A gender politics student is found dead in a campus library. Gender politics, eh? Bet that's a red rag to detective Jack! Bet he starts mouthing off about 'clam-diggers and rug-munchers'! Haha! And that's pretty much this one in a nutshell, as the desperately underwhelming mismatched cop-comedy continues. While Jack bizarrely attempts to go undercover as a student of post-structuralism, DI Georgina is convinced she's met her perfect man; a Brian Cox lookalike who calls her 'snookums'. Sure, it's supposed to be a breezy satire on sexual politics and political correctness - but great comic writing has as much to do with rhythm as timing; here, it's completely off - the embarrassed-looking leads Toby Stephens and Miranda Raison stumbling over the clunking, woefully unfunny dialogue. Fail.

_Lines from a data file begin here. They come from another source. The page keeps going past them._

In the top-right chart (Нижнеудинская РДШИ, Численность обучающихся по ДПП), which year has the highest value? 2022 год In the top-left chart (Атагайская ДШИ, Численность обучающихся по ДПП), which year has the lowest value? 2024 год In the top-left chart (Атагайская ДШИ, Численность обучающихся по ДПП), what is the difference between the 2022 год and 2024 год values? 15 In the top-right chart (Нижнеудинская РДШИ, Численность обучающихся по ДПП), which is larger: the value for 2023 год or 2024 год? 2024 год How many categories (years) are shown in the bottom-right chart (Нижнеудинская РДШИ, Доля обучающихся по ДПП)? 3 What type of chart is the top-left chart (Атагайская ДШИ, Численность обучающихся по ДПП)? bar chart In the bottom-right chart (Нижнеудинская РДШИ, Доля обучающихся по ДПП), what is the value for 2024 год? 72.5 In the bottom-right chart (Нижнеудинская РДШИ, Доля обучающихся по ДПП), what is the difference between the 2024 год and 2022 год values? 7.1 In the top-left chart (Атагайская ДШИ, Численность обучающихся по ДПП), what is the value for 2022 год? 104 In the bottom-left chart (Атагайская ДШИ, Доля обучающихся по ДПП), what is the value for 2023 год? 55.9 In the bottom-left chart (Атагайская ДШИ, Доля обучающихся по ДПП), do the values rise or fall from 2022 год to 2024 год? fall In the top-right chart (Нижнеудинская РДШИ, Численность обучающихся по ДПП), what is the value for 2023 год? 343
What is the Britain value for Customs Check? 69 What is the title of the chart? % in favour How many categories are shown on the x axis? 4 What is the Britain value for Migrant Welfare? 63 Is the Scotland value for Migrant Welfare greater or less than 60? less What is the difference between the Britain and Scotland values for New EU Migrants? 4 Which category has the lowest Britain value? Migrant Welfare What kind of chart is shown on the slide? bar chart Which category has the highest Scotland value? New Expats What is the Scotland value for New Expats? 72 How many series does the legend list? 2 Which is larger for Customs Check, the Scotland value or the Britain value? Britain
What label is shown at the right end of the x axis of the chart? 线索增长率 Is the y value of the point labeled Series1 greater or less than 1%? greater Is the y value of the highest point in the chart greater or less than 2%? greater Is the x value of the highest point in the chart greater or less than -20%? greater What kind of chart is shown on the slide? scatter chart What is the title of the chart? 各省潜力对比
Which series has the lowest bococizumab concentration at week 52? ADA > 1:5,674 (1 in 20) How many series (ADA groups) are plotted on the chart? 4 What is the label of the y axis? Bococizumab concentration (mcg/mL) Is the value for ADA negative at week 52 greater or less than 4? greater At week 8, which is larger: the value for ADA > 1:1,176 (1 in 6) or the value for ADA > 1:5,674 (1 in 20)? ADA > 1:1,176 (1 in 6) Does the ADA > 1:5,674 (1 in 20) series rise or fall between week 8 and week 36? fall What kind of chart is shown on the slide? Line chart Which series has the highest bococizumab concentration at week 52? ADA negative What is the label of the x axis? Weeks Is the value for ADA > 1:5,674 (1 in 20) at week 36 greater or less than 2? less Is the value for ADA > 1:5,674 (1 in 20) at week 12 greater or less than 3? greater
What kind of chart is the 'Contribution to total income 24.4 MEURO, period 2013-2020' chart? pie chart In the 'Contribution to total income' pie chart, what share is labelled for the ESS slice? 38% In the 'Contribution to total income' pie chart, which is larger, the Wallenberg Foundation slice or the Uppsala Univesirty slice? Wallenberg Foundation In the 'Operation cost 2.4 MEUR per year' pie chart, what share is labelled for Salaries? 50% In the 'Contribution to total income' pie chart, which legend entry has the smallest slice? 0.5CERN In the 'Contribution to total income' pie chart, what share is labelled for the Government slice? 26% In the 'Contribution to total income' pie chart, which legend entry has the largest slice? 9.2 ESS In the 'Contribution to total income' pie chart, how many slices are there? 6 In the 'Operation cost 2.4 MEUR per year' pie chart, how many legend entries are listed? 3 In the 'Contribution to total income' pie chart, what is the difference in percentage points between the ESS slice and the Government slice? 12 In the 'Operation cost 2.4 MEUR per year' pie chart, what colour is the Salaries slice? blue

Ali Catterall, Time Out, 8th August 2012

BBC Two's spoof crime drama, recently returned for a second series, includes a character who seems a close relation to Philip Glenister's Gene Hunt from Life on Mars and its sequel Ashes to Ashes.

But rather than spitting his sexist lines out with a Hunt-like swagger, Toby Stephens's DI Jack Armstrong just assumes that all lesbians are simply waiting for his obvious charms. Miranda Raison, as his wearied detective partner Georgina Dixon, was left to remind her boss that not all pretty girls, straight or gay, pine for a middle-aged copper.

Just as in Life on Mars, Vexed offered characters that were in their own ways compelling, plus an absorbing plot. Was the girl found dead in the library murdered by the supposedly lesbian lover of her male tutor? Was it really plausible that a university so riven with Sixties gender politics still existed in the 21st century? And is it a requirement that all professors of English Literature are polo-neck-wearing Lotharios?

There were times during the hour that this viewer wished for an actor of Glenister's vigour to speak Armstrong's lines. But by about 40 minutes in, the characters seemed rather more convincing than the comic clichés of Life on Mars. That doesn't make them half as much fun, but it certainly made it a lot harder to turn off without knowing whodunit in the library.